__PAGE TEXT__:
※
I am looking at hiring 1 to 3 more people if I can find them. I am of a mind to set a rule now that cell phones stay in vehicles. I have been observing people everywhere using phones. On job sites I have assessed that they are a crutch and a distraction. There always seems to be one person who gets more calls than others and I have watched the resentment of those who are trying to work. I've watched lead people get calls and three other people stand and watch them because they have no direction. I watch bosses get call after call after call and watched the guys expressions. I see almost a complete destruction of employee initiative, people are always calling to ask how to do something instead using their head and doing it. Planning also seems to be gone because the phone makes up for the lack of it.

This week really watch what's going on on jobs. Gauge the calls you get. How many do you really need to answer right then. Tgeb is right about the ordering of concrete thing it makes that better. If you didn't carry your phone on you but checked it every 2 hours. What difference would it make?

When an operator setting pipe in a tight spot gets a call and automatically reacts to the ring and vibration of his phone crushes a laborer's hand or worse what then. It's already happened so don't think it won't again. 

I've only started on the things I've seen.


----------



## Paul Rowe (Jul 23, 2007)

I don't think it's a big deal but then again that is dependant upon your work staff. I do see how it can be an issue...this can go in either direction


----------



## IHateJoeCool (Aug 26, 2007)

Vinny said:


> This is going to be the pet peeve topic of mine at our next monthly meeting. It is out of hand. Everyone takes all calls and its getting dificult to draw lines.
> 
> I suply thier phones and I pay for thier time on the job so I figure i have the right to curtail this in any way i want.


How do they run a screed, rake, shovel and talk on their cell phones all at once? 
i wonder how many manholes you've paved over:laughing:
Be Safe
JAY


----------



## IHateJoeCool (Aug 26, 2007)

Vinny said:


> I want to hire dayexco and framerman to manage my field staff. They sound like german field marhals. Love it


 
My thoughts exactly! 
They should start bidding on some municipal jobs and rub out some of these pre-madonna types that I see everyday:clap:
Be Safe Men
JAY


----------



## denick (Feb 13, 2006)

I've made the decission to not allow cell phone use during work hours. Use your phone on your time. Thats the way it's going to be. I have started to limit my use also. The more I pay attention to how phones are used the more I find wasted time.


----------



## dayexco (Mar 4, 2006)

nick, i guess i feel i'm the one handing out the w-2.....and if that means that i need to talk to customers, engineers, etc. etc...or my wife....that's my decision. when i'm on somebody else's payroll, i'll talk when i'm allowed to. i'm fully aware there are emergency's...employees taking calls on my clock requesting them to stop to get a gallon of milk or a box of pads in my opinion doesn't consitute an emergency.


----------
※
__RECORD SET__:
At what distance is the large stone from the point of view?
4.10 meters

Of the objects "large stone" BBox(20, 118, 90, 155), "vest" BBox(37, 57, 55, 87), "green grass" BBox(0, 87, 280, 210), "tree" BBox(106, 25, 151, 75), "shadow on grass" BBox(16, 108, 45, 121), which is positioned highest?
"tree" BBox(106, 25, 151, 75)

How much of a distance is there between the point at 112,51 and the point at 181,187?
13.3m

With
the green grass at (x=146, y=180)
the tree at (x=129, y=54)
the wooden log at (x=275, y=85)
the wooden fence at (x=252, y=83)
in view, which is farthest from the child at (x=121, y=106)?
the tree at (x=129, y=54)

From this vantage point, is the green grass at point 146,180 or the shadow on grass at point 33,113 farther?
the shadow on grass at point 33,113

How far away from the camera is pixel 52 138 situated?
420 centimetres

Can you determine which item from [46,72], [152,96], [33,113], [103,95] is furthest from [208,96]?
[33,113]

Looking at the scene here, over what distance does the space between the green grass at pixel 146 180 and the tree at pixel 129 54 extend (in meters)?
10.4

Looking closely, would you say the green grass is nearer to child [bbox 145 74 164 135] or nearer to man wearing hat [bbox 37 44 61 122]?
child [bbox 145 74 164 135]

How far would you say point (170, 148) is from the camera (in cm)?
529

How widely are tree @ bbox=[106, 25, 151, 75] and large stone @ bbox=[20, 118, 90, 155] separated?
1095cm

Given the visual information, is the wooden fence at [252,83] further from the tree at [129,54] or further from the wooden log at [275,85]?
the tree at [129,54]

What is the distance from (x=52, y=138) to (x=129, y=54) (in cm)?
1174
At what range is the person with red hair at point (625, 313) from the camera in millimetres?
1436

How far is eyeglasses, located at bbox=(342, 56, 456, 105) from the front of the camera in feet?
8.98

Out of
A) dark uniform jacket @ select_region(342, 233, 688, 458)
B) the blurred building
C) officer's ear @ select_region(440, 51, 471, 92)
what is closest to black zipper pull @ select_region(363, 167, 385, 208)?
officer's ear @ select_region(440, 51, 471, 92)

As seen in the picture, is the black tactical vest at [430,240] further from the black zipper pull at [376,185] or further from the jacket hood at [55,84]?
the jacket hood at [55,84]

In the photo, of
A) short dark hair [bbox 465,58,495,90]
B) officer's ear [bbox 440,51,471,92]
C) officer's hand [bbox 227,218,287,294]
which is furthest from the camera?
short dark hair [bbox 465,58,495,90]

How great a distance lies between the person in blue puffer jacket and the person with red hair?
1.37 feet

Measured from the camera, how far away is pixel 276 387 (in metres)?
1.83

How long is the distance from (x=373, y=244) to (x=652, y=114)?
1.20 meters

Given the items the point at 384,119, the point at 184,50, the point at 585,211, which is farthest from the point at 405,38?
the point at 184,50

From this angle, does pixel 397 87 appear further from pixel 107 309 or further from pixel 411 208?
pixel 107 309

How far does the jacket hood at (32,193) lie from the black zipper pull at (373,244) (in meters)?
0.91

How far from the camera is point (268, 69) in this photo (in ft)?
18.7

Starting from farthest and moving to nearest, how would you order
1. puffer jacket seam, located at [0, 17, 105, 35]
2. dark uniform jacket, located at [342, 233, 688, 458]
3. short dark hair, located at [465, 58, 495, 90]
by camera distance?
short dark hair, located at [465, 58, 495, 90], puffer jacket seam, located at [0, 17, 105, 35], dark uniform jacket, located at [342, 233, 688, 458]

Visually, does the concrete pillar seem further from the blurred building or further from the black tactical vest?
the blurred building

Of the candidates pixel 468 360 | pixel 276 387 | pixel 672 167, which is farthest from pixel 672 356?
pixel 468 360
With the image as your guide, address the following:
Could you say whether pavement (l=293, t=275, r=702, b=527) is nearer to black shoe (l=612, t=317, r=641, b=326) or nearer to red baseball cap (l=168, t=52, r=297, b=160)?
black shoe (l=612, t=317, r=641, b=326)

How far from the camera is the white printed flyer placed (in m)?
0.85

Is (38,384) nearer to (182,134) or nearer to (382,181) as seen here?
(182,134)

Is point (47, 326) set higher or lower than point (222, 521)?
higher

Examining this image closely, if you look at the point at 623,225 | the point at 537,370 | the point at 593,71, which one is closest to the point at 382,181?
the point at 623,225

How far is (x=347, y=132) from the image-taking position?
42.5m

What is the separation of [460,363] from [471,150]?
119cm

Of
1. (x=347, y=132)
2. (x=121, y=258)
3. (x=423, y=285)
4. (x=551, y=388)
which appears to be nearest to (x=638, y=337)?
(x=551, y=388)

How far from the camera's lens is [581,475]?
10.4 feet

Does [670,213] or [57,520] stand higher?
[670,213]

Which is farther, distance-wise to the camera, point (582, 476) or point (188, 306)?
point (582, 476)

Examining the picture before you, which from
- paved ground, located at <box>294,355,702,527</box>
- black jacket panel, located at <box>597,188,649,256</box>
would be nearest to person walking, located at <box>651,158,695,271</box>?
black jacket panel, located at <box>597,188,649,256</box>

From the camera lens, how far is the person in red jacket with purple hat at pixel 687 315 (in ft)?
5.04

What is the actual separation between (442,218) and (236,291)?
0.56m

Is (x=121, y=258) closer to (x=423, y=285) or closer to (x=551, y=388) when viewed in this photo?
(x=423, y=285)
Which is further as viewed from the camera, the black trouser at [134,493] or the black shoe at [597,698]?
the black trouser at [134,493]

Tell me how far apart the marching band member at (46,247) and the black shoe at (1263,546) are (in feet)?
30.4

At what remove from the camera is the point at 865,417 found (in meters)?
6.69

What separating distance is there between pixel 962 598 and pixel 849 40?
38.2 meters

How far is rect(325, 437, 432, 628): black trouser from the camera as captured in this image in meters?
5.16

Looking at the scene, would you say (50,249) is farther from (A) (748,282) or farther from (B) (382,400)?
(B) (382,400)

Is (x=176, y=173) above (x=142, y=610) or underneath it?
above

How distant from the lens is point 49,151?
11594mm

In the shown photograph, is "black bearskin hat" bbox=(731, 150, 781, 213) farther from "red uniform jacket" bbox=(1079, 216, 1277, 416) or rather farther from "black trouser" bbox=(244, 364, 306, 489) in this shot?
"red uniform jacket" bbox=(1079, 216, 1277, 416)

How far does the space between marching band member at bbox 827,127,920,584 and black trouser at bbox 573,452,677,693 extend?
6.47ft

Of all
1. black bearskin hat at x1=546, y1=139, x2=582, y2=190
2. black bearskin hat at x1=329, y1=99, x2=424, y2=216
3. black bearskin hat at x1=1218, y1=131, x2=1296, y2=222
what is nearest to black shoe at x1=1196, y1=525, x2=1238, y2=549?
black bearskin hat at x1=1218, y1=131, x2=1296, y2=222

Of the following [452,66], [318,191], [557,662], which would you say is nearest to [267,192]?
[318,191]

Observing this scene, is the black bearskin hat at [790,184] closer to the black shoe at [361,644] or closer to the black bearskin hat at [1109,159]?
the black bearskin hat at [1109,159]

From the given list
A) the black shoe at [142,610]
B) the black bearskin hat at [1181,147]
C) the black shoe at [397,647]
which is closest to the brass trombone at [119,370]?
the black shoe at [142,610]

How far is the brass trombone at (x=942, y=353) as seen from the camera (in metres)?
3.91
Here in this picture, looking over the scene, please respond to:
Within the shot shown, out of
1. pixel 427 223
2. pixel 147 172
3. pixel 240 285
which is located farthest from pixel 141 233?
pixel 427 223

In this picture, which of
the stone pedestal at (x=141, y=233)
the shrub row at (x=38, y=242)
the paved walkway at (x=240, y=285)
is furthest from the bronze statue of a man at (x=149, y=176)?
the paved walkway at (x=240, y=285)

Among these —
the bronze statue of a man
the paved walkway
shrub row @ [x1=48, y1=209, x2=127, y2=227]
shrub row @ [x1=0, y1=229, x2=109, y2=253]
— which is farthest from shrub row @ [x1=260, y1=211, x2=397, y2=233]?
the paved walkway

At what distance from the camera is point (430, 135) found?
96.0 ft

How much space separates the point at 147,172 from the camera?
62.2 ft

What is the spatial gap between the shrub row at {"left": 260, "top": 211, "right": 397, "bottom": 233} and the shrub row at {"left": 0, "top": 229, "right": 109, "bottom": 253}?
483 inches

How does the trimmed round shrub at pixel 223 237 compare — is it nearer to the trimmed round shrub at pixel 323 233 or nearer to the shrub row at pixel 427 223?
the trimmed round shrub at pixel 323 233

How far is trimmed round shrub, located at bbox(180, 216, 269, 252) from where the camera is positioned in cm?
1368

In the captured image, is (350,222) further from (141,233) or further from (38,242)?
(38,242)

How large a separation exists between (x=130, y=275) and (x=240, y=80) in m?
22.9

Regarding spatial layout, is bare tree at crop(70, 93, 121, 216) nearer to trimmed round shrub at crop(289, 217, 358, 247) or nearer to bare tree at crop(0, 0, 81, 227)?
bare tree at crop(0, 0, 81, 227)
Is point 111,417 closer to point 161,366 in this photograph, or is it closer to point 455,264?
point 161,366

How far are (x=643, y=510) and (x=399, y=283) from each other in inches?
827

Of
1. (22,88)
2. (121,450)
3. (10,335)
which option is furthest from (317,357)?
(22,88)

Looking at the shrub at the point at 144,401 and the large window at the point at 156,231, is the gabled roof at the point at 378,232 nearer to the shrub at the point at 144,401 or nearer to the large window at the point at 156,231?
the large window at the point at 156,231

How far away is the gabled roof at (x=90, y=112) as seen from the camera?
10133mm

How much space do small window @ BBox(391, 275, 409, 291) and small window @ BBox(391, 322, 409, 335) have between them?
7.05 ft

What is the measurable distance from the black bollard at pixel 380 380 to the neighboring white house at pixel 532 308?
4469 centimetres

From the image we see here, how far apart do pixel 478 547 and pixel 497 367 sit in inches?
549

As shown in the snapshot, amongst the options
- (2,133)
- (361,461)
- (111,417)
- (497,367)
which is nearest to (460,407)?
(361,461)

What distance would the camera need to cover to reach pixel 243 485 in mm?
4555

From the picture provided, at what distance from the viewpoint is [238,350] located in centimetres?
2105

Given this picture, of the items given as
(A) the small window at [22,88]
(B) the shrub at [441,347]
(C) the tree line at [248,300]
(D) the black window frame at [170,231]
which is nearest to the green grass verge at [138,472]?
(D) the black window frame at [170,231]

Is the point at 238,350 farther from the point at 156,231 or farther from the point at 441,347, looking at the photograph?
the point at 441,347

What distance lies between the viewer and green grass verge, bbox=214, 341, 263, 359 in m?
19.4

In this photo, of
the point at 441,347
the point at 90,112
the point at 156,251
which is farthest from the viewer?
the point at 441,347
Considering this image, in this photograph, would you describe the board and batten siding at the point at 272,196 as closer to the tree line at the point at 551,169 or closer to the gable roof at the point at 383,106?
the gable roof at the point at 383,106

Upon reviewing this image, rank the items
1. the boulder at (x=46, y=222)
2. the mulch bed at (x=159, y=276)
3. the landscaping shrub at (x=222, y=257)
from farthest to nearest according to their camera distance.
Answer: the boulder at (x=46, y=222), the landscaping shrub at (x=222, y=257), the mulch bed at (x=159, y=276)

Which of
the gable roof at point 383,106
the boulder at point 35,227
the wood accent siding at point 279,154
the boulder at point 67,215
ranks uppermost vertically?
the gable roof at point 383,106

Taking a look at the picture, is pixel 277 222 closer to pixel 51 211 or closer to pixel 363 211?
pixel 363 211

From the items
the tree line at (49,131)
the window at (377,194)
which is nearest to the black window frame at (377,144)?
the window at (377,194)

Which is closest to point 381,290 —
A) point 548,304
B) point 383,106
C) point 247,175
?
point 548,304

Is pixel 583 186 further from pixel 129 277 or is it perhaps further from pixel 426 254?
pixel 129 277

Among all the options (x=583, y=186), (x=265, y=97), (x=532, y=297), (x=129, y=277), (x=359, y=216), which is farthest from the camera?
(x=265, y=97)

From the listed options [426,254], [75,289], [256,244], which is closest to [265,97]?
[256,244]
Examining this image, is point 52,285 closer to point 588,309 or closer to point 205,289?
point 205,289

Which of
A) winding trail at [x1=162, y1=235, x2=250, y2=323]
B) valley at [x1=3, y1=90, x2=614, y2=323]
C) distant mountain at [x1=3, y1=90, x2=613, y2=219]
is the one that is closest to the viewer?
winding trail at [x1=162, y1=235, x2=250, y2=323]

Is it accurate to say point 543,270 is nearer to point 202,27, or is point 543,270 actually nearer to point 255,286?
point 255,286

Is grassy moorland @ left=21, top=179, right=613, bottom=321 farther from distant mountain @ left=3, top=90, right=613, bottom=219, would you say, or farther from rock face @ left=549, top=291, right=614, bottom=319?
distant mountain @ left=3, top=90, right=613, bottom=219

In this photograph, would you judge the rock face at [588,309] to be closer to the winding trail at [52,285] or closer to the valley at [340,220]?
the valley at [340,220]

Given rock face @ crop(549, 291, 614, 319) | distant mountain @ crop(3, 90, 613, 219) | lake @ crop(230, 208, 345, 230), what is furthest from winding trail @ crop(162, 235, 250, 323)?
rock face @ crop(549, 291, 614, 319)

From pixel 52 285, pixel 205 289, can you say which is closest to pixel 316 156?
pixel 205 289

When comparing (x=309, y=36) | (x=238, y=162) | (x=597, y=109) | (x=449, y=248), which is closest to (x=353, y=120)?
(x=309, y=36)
※
__WHAT TO DO__:
1/ From the cell phone thread, copy word for word the passage that starts with the words "## denick (Feb" and runs through "(Mar 4, 2006)".
2/ Put this sentence from the cell phone thread into Spanish: "The more I pay attention to how phones are used the more I find wasted time."

__EXPECTED OUTPUTS__:
1/
## denick (Feb 13, 2006)

I've made the decission to not allow cell phone use during work hours. Use your phone on your time. Thats the way it's going to be. I have started to limit my use also. The more I pay attention to how phones are used the more I find wasted time.


----------



## dayexco (Mar 4, 2006)

2/ Cuanto más atención presto a cómo se usan los teléfonos, más tiempo perdido encuentro.